Want financial security? Home equity and retirement accounts are key
It might seem obvious, even simplistic. But having home equity and retirement accounts are key to most families’ financial assets and — by extension — retirement security.
According to new research from the nonpartisan Employee Benefit Research Institute (EBRI), home equity and retirement accounts — 401(k)-type plans and IRAs — account for nearly all the assets that many families have to depend on in retirement outside of Social Security and traditional pension plans.
In its research, EBRI looked at the level of assets held by families with a working family head ages 25‒64 in so-called “individual account” retirement plans and compared those levels with all of their financial assets, as well as equity in their homes.

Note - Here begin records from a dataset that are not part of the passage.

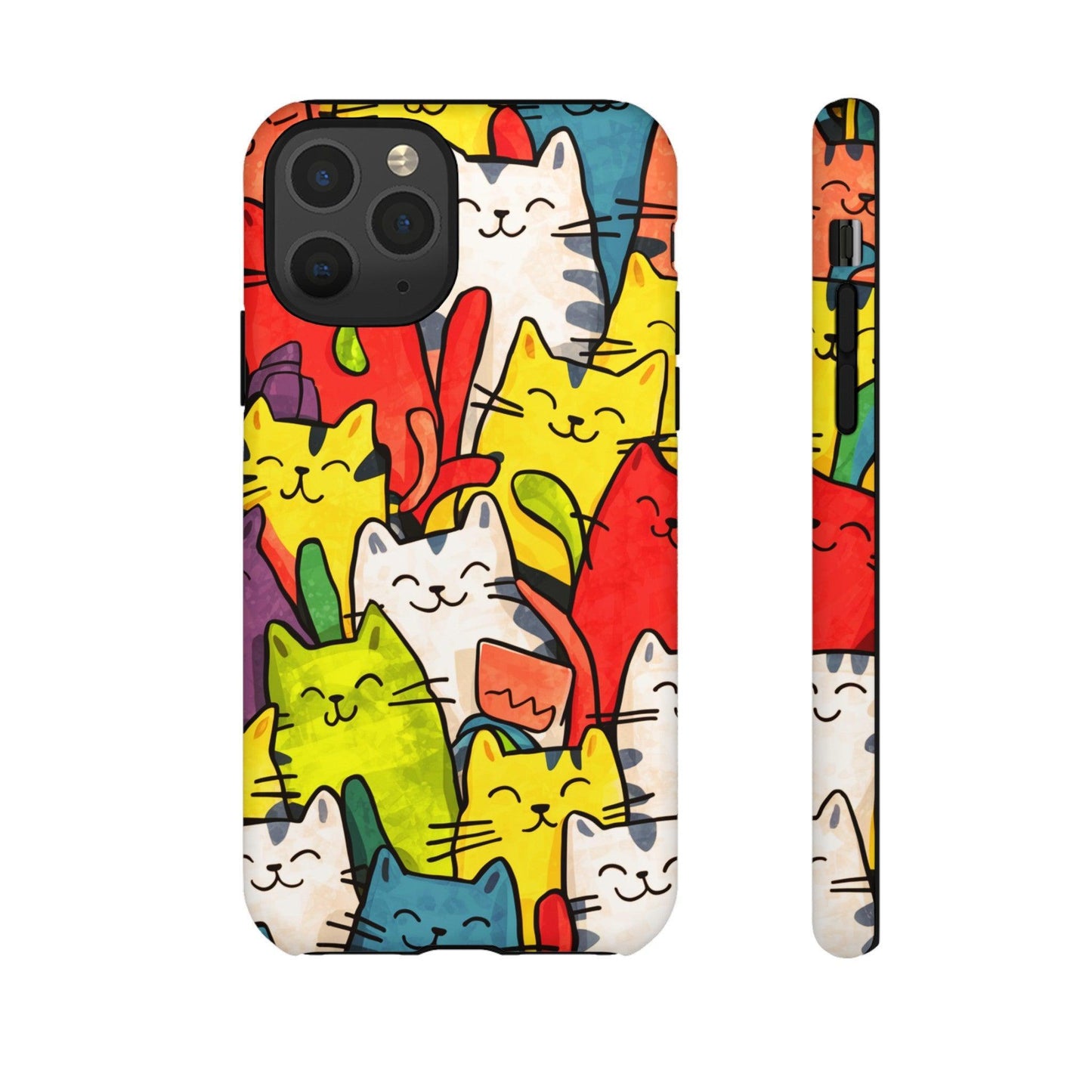 Cat Lovers Collection Tough Cellphone Case - Cosmic Creations by Karen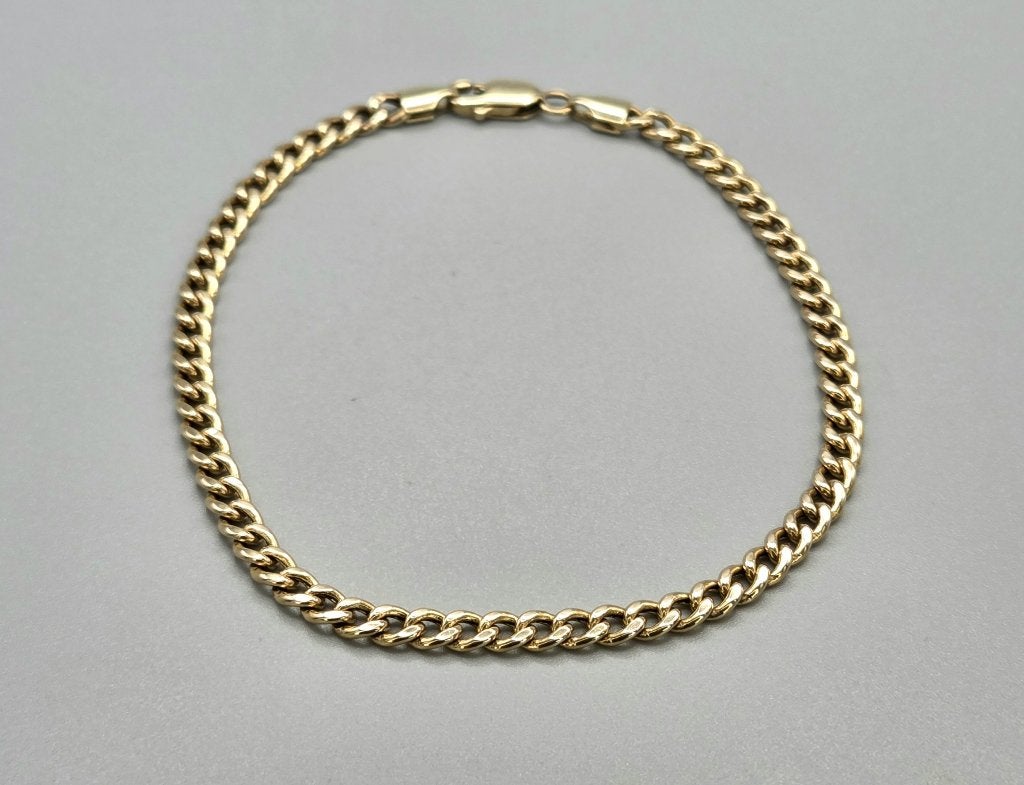 Gouden vintage gourmetschakel armband. 2026/579, Sieraden, Tassen en Uiterlijk, ., Ophalen of Verzenden, Zo goed als nieuw, .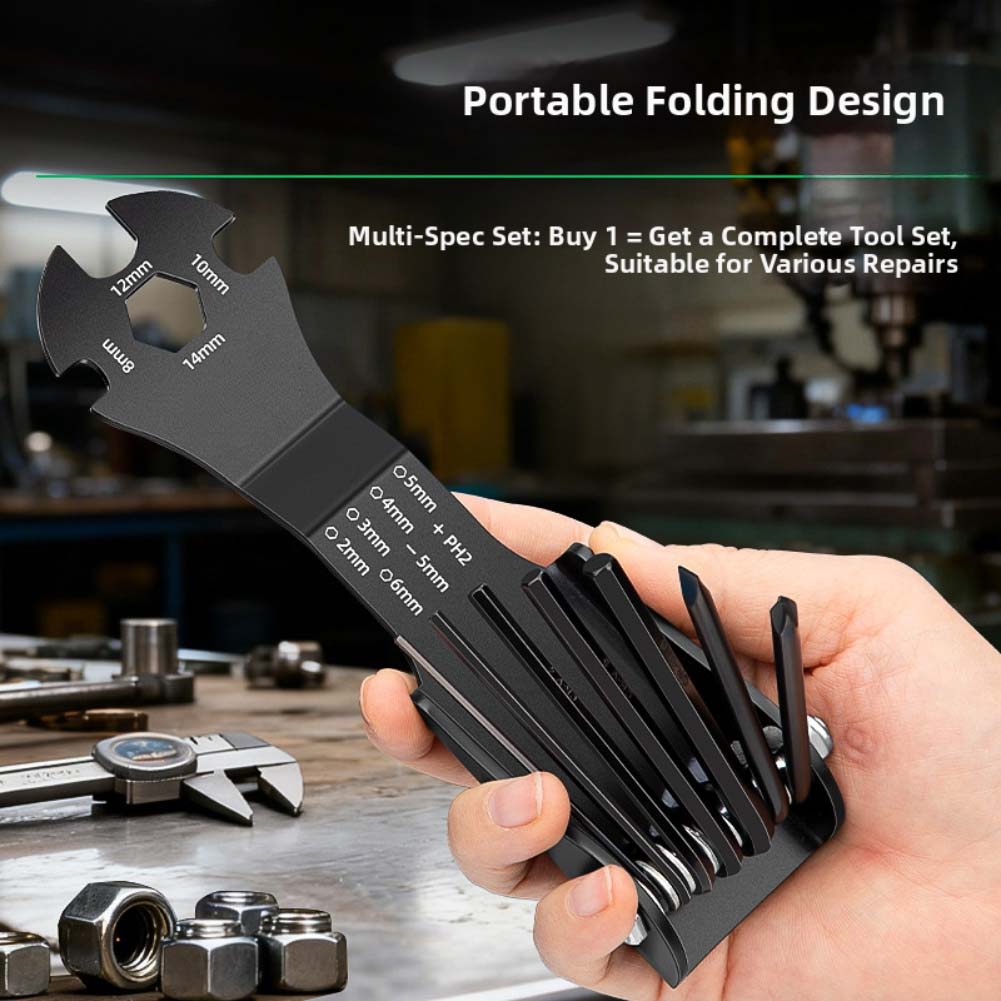 1pc Multi-functional Folding H - Hand Tools And Workshop Equipment 评论和价格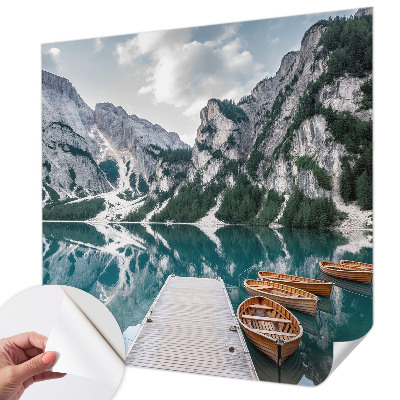 Selbstklebende Fototapete mit Bergpanorama
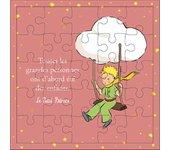 Tarjeta puzzle nube Kiub Le Petit Prince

And what EBRI discovered was this: Families with individual account retirement plans and home equity will have something to draw from for retirement expenses, outside of Social Security, while those families without retirement plans won’t.
So, what might those saving for or living in retirement do or not do given EBRI’s findings?
For those saving for retirement. Sterling Raskie, a certified financial planner with Blankenship Financial Planning recommends that you start saving for retirement as early as possible using either an employer-sponsored plan such as a 401(k) or an individual plan such as an IRA.
And don’t worry if you’re not socking away as much as possible in your retirement accounts when you’re in your late 20s, early 30s. The EBRI research seems to suggest that you’ll build your nest egg over time. In fact, in the EBRI research, assets in retirement accounts represented 47.1% of all financial assets held in families with a working head of household ages 55-64.